--- Begin Excerpted text ---

The executive order also resulted in official recognition of a new category of historic properties: properties eligible for the National Register. When Bob Garvey had presented draft preliminary procedures for Section 106 compliance at the second meeting of the Advisory Council in September 1967, the Council members advocated giving as much consideration as possible to qualified properties not yet listed in the Register. OAHP's Advisory List to the National Register of Historic Places, which included unlisted properties that had been identified by HABS and the landmarks program surveys, went to federal agencies in 1969 to indicate "those places which merit consideration in the planning and approval procedures associated with their projects until such time as they might be added to the National Register." [29] The executive order gave force to these urgings. It required agencies to "exercise caution during the interim period until inventories and evaluations are completed...to assure that any federally owned property that might qualify for nomination is not inadvertently transferred, sold, demolished, or substantially altered." They were to "refer any questionable actions to the Secretary of the Interior for an opinion respecting the property's eligibility for inclusion on the National Register of Historic Places." If the Secretary—in consultation with the SLO—determined the property eligible, the agency could not proceed with its action until it had given the Advisory Council an opportunity to comment.

This extension of the Council's responsibility was ratified in the 1976 amendments to the National Historic Preservation Act (which gave the Council independent status) by modifying Section 106 to apply to eligible as well as listed properties. [30] Register eligibility thus attained legal standing.

Secretary of the Interior Rogers C. B. Morton wrote to all agency heads on August 5, 1971, to publicize Executive Order 11593 and ask them to designate liaison officers for property nominations. [31] OAHP held a meeting in November to instruct the agency representatives, and it issued procedures for federal nominations and eligibility determination requests. Because the latter were normally triggered by impending projects, efforts were made to expedite them. Properties found eligible were published in tandem with listed properties in the Federal Register.

As happened with the state programs after the 1966 act, federal agency surveys and nominations under the executive order got off to a slow start. Few agencies had missions relating even remotely to historic preservation or staff with any training in the field. Without the incentive of grants, success depended heavily on proselytizing by OAHP and on the specter of legal action should an agency threaten some potentially eligible property without having followed the prescribed procedures.

--- End Excerpted text ---

● **Request A**
Please rewrite the rows below, replacing "camera" with "viewer" and leaving everything else unchanged.

--- Begin Data lines ---

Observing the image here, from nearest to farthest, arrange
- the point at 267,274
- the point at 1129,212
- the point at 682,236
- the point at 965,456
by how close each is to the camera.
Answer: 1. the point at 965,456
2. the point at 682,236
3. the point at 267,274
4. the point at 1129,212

--- End Data lines ---

● **Request B**
In the excerpted text, on what date did Secretary of the Interior Rogers C. B. Morton write to all agency heads about Executive Order 11593?

● **Complete answer A**
Observing the image here, from nearest to farthest, arrange
- the point at 267,274
- the point at 1129,212
- the point at 682,236
- the point at 965,456
by how close each is to the viewer.
Answer: 1. the point at 965,456
2. the point at 682,236
3. the point at 267,274
4. the point at 1129,212

● **Complete answer B**
August 5, 1971.